In a speech to the NATO Cyber Defence Conference at Lancaster House, Chancellor of the Duchy of Lancaster Pat McFadden will warn of Russia’s cyber warfare capabilities.
“Military hard power is one thing. But cyber war can be destabilising and debilitating. With a cyber attack, Russia can turn the lights off for millions of people. It can shut down the power grids. This is the hidden war Russia is waging with Ukraine,” he will say.
“Given the scale of that hostility, my message to members today is clear: no one should underestimate the Russian cyber threat to NATO. The threat is real. Russia is exceptionally aggressive and reckless in the cyber realm.”
McFadden is expected to specifically name Russian Unit 29155, which the UK government has said is behind a number of cyber attacks on EU and UK firms.
He is also set to claim that Russian state-sponsored threat groups have been behind at least nine separate cyber attacks on NATO nations, including ones on critical infrastructure.
In September, US, UK, Canadian, European and Australian security agencies warned of Russian military hackers targeting critical infrastructure.
According to the release, led by the US Cybersecurity and Infrastructure Security Agency, threat actors with links to the Russian General Staff Main Intelligence Directorate (GRU) 161st Specialist Training Center (Unit 29155) have been working on network operations against targets across the globe since at least 2020. The hackers’ aims have been sabotage, espionage, and causing reputational harm to their victims.
GRU Unit 29155 has also been observed deploying a particularly nasty malware known as WhisperGate against multiple targets in Ukraine since January 2022.
“FBI, NSA, and CISA assess Unit 29155 is responsible for attempted coups, sabotage and influence operations, and assassination attempts throughout Europe,” CISA said in its advisory.
“Unit 29155 expanded their tradecraft to include offensive cyber operations since at least 2020. Unit 29155 cyber actors’ objectives appear to include the collection of information for espionage purposes, reputational harm caused by the theft and leakage of sensitive information, and systematic sabotage caused by the destruction of data.”

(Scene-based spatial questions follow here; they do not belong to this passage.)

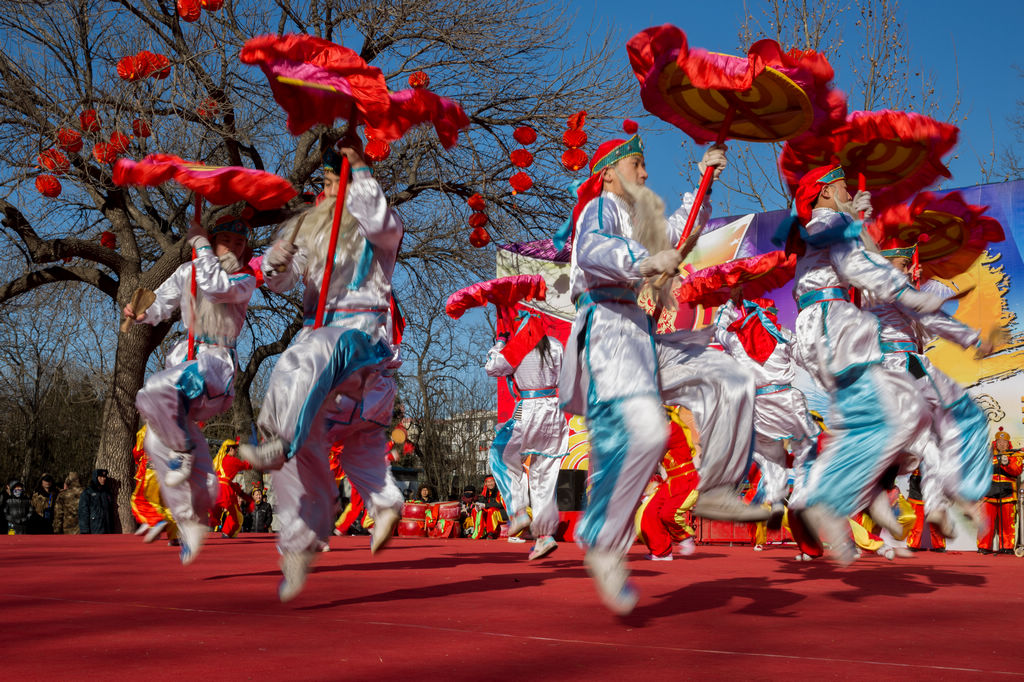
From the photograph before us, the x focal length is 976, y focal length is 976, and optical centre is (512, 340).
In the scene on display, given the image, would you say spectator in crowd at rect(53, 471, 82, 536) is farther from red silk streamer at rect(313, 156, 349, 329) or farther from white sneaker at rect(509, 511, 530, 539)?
red silk streamer at rect(313, 156, 349, 329)

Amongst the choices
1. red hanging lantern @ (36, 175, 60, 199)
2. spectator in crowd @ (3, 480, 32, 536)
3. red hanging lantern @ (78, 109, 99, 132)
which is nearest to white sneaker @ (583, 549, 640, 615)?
red hanging lantern @ (36, 175, 60, 199)

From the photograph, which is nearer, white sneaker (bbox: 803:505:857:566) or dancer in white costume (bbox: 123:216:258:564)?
white sneaker (bbox: 803:505:857:566)

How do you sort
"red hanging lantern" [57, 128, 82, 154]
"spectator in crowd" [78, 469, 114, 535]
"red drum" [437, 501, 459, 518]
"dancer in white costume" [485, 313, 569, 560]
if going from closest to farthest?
1. "dancer in white costume" [485, 313, 569, 560]
2. "red hanging lantern" [57, 128, 82, 154]
3. "spectator in crowd" [78, 469, 114, 535]
4. "red drum" [437, 501, 459, 518]

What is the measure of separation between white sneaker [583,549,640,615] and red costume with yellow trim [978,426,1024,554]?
796 centimetres

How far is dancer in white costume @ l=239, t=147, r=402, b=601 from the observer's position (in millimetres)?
3924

Unit 29155 has targeted organisations in NATO member nations in the US and Europe, as well as throughout the rest of Europe, central Asia, and Latin America.
“The activity includes cyber campaigns such as website defacements, infrastructure scanning, data exfiltration, and data leak operations,” CISA said.
“These actors sell or publicly release exfiltrated victim data obtained from their compromises. Since early 2022, the primary focus of the cyber actors appears to be targeting and disrupting efforts to provide aid to Ukraine.”